Considering the EU Commissions’ deforestation agenda, partners of the Tropical Forest Alliance (TFA), including ISEAL, published a joint letter addressed to the European Commission earlier this year. The letter outlines what an effective and impactful legislation can look like.
Smart-mix and impactful due diligence
As one of the signatories of the TFA letter, ISEAL supports its message that effective EU regulation requires a smart-mix of measures – no single policy instrument alone will be able tackle complex challenges, such as deforestation.
The EU’s deforestation agenda will introduce a requirement for companies to undertake a due diligence exercise when they source forest-risk commodities. In the TFA letter we shed light on what effective and impactful company implementation looks like.
The letter emphasises the need for policy makers to recognise the importance of transparent standards systems as facilitators and effective tools for assessing and mitigating risks, particularly for companies carrying out due diligence requirements under the upcoming deforestation law.
More specifically, it calls for policy makers to recognise clear definitions and criteria based on widely used supply chain initiatives and standards. Such alignment will be crucial for unlocking synergies between the new regulation and existing tools, such as certification.
An impactful due diligence regulation should enable constructive supplier engagement instead of promoting risk-averse behaviour – so-called cut-and-run strategies. In addition, regulation should build on sector-wide sustainability systems and standards to enable more effective implementation and avoid companies duplicating efforts by taking on separate processes simply to meet requirements.

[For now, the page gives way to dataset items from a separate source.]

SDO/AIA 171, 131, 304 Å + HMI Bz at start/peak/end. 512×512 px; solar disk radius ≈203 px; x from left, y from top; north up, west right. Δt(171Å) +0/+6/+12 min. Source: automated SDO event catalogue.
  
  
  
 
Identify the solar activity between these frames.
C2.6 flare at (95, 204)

Lastly, companies using standards systems that follow credible practices already manage a wider range of sustainability issues than will be covered by a new legislation focussed on deforestation – another reason why a new regulation should build on existing efforts rather than aim to replace them.
The work ahead
With the EU’s legislative proposal expected to arrive later this year, one thing is clear: sustainability systems are vital building blocks for the new regulatory efforts. Evidensia.eco provides a range of resources that illustrate this.
Looking ahead, ISEAL will work with key stakeholders to provide more insights, analysis and recommendations to policy makers. In the long term, we will continue to support our members to effectively operate, adapt and innovate to the EU’s evolving policy environment.